Texto de lectura:
━━━━━━━━━━━━━━━━━━━━
La vida íntima de Abelardo y Eloísa.

Written by Libre Online

7 de febrero de 2023

Por Manuel Marsal (1951)

Para sus amores, después de la bárbara mutilación, no había presente ni podía haber la esperanza en un mañana mejor, pero la roja llama de su pasión no palideció al golpe de la venganza, ni se extinguió bajo el polvo del tiempo.

Después del más crudo invierno de los últimos 25 años, París recibía como una bendición la suave brisa de la primavera. La gran ciudad parecía cobrar nueva vida en aquel lejano día de abril, y, en uno de sus barrios más distinguidos, en la vecindad de Nuestra Señora, cuyas torres daban la impresión de protegerlo, la sobrina del canónigo de la hermosa Catedral, esperaba impaciente en un ángulo de la biblioteca de su influyente tío, la llegada del profesor Abelardo du Pallet el ídolo de millares de estudiantes parisienses,  y cuya presencia , más que su lecciones le había abierto nuevos y maravillosos horizontes a su espíritu.

Con el libro entre las manos Eloísa soñaba despierta. No había otra hora a lo largo de sus días que le fuera tan grata como aquella en que aguardaba y recibía al apuesto profesor, a quien el abate Fulberto encargará de completar su educación. La joven discípula de talento extraordinario y de imaginación ardiente, no tardó en trocar la admiración al maestro, por el amor hacia el hombre, amor que correspondido, no se detuvo ante los obstáculos y los peligros que los arrastró al infortunio y los inmortalizó en el recuerdo a través de los siglos.
━━━━━━━━━━━━━━━━━━━━
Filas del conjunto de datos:

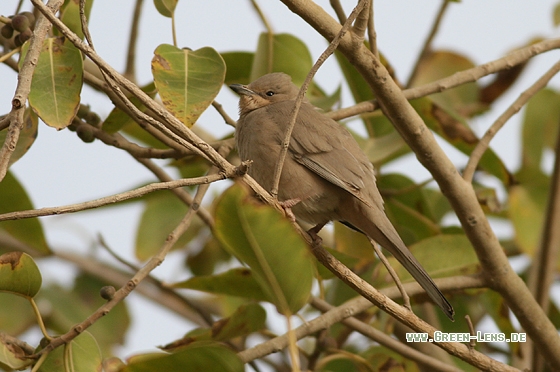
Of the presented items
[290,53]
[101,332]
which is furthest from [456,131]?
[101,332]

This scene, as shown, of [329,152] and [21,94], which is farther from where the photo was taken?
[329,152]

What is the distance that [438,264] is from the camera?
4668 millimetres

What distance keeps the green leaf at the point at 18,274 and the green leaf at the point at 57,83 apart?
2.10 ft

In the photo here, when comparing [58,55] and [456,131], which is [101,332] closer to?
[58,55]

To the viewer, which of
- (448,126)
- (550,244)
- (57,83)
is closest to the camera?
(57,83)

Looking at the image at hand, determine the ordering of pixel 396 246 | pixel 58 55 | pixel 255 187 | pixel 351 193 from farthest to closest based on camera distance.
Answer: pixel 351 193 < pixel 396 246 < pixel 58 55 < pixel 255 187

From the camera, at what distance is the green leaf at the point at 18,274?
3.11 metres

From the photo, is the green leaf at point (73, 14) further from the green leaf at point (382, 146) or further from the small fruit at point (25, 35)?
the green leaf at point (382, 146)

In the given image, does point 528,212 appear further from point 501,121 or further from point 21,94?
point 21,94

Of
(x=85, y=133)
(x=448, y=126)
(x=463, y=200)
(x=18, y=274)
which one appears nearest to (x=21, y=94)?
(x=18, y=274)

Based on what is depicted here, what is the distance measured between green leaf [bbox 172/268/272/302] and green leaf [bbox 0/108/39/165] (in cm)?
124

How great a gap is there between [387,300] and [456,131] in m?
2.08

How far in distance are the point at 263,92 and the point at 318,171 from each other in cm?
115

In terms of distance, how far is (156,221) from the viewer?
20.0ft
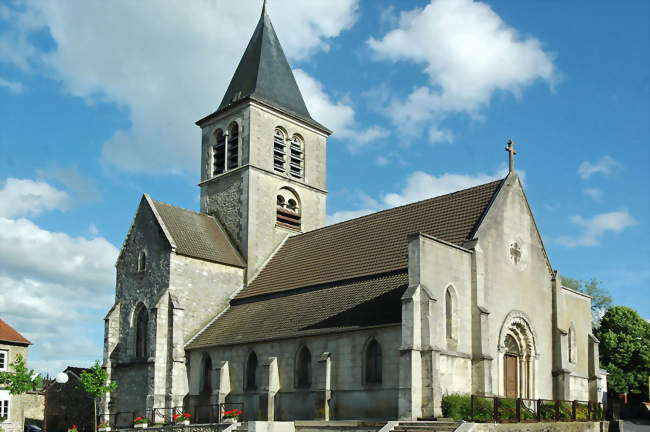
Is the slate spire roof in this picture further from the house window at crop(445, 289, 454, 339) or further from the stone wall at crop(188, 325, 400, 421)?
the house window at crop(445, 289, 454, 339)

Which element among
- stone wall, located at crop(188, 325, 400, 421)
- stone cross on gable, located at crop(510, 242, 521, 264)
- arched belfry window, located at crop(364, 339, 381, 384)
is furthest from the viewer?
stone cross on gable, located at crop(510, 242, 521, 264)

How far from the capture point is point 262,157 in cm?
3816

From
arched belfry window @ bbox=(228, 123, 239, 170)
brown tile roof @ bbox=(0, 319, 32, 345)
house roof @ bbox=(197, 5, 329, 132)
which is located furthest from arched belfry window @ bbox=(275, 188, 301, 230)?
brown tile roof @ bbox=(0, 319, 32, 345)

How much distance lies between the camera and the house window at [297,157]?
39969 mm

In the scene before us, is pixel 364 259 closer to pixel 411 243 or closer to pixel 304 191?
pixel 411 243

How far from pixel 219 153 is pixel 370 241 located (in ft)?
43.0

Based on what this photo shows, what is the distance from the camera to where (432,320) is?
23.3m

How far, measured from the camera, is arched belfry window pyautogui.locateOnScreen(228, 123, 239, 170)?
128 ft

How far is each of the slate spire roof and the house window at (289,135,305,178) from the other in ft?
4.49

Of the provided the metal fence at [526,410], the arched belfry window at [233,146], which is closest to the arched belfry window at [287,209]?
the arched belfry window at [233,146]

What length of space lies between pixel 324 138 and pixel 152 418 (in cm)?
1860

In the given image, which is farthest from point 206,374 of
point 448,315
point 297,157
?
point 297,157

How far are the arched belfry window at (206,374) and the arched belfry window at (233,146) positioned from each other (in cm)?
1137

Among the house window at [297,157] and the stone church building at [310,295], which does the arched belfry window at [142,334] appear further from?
━━━━━━━━━━━━━━━━━━━━
Sus tareas:
• 1. En el texto sobre Abelardo y Eloísa, ¿en qué lugar esperaba Eloísa la llegada del profesor?
• 2. Reproduzca sin alteraciones el fragmento del texto sobre Abelardo y Eloísa que va desde "La vida íntima" hasta "polvo del tiempo.", ambos incluidos.

Lista de respuestas:
• 1. En un ángulo de la biblioteca de su influyente tío.

• 2.
La vida íntima de Abelardo y Eloísa.

Written by Libre Online

7 de febrero de 2023

Por Manuel Marsal (1951)

Para sus amores, después de la bárbara mutilación, no había presente ni podía haber la esperanza en un mañana mejor, pero la roja llama de su pasión no palideció al golpe de la venganza, ni se extinguió bajo el polvo del tiempo.